■ Article:
** START **

Haywood’s focus on the stories of Campbell’s clients also expands the context of the conflict between skepticism and credulity. The male writers of apparition narratives and other anti-skeptical texts were concerned with threats to empiricism and religious belief. As a result, they typically focused on questions related to natural philosophy and God. Even their arguments about witches and apparitions were ultimately meant to support arguments about science and religious belief. As Jayne Elizabeth Lewis puts it,

Apparitions became the protagonists of a long line of hefty works that fixed matter-of-fact accounts of their manifestation within the frames of Protestant theology and natural philosophy, thereby working a perverse reconciliation between these two discourses on reality. (87)

** END **

■ Information given:
** START **

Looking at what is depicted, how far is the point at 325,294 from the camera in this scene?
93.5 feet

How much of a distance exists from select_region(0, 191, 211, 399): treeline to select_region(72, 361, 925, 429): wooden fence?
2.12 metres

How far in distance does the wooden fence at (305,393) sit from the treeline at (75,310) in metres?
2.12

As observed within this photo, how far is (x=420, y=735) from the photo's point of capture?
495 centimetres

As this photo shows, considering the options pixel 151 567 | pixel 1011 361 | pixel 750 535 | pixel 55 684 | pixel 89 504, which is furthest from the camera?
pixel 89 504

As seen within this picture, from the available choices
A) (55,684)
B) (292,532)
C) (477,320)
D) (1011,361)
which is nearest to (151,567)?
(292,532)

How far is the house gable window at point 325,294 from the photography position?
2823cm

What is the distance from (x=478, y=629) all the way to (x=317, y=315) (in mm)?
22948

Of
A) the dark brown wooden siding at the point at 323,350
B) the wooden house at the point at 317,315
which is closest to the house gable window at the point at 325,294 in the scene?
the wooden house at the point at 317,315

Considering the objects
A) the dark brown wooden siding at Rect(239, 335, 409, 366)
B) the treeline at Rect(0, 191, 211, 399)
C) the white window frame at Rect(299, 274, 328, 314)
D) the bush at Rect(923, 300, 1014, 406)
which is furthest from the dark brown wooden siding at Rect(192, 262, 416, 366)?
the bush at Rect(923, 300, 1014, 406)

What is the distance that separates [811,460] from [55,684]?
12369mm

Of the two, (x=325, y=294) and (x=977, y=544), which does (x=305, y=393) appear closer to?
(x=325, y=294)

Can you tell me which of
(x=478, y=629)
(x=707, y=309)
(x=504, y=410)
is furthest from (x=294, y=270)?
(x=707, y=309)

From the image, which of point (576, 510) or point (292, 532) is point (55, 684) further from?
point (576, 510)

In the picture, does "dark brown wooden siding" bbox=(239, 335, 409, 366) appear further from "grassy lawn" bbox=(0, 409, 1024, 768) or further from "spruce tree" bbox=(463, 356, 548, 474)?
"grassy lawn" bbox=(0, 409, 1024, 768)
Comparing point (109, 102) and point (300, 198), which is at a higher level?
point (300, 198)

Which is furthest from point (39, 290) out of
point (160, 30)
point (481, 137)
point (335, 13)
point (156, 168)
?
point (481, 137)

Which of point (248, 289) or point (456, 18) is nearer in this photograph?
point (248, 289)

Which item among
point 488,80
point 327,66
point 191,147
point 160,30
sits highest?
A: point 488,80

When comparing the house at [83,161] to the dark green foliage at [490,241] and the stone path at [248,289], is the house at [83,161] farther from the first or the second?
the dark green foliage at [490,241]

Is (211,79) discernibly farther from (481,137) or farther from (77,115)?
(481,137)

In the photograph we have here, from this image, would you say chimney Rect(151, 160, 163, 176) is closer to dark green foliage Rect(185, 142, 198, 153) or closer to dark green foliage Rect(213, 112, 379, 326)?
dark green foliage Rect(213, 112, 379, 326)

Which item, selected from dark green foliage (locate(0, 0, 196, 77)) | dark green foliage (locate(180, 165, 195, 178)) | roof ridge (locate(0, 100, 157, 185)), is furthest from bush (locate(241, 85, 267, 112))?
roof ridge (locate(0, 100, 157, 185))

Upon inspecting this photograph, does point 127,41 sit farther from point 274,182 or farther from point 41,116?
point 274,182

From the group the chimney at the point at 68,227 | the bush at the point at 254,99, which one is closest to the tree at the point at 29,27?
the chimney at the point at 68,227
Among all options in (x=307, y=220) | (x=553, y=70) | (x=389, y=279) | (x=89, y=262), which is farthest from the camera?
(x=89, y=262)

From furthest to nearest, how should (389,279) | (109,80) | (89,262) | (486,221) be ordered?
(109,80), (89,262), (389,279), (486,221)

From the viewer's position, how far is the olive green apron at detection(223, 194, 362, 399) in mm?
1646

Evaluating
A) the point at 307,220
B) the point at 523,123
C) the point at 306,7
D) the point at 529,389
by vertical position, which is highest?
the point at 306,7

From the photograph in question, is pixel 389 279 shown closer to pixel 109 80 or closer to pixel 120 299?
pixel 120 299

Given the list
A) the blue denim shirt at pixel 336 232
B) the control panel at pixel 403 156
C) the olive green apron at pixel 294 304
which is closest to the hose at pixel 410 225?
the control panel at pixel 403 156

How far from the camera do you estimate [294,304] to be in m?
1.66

** END **

■ Written exercise: Can you carry on the passage about Haywood and apparition narratives, picking up right after the quotation that ends "(87)"? Nothing in the rows is needed here.

■ The answer:
In A Spy Upon the Conjurer, Haywood invokes the conventional touchstones of empiricism—experience and perception—but her questions and concerns tend to focus more on people than on theology or natural philosophy. This text, like others by Haywood, highlights the fact that it is extremely difficult to gain knowledge about other people (and ourselves) even though such knowledge is necessary and can have significant consequences for our daily lives. When Haywood shifts the epistemological conversation to the topics of Campbell’s clients, who are mostly women, she inserts questions about relationships and women’s concerns into the epistemological conversations of the early eighteenth century. As Gevirtz argues, the epistemologies of the natural philosophy, or New Science, practiced by the Royal Society, “valorized the isolated individual (the man)” and, therefore, “the individual who could not or ought not exist as an isolated entity (the woman) was removed from the systems of knowledge production” (29). And as Judy A. Hayden puts it, “As science moved out of the household and into the universities and various institutions, an important avenue of access for women in this new knowledge began to close” (5). In A Spy Upon the Conjurer, Haywood not only interrogates traditional methods of knowledge-making, but also, by focusing on household matters such as money as marriage, she challenges the closure around what counts as valuable knowledge.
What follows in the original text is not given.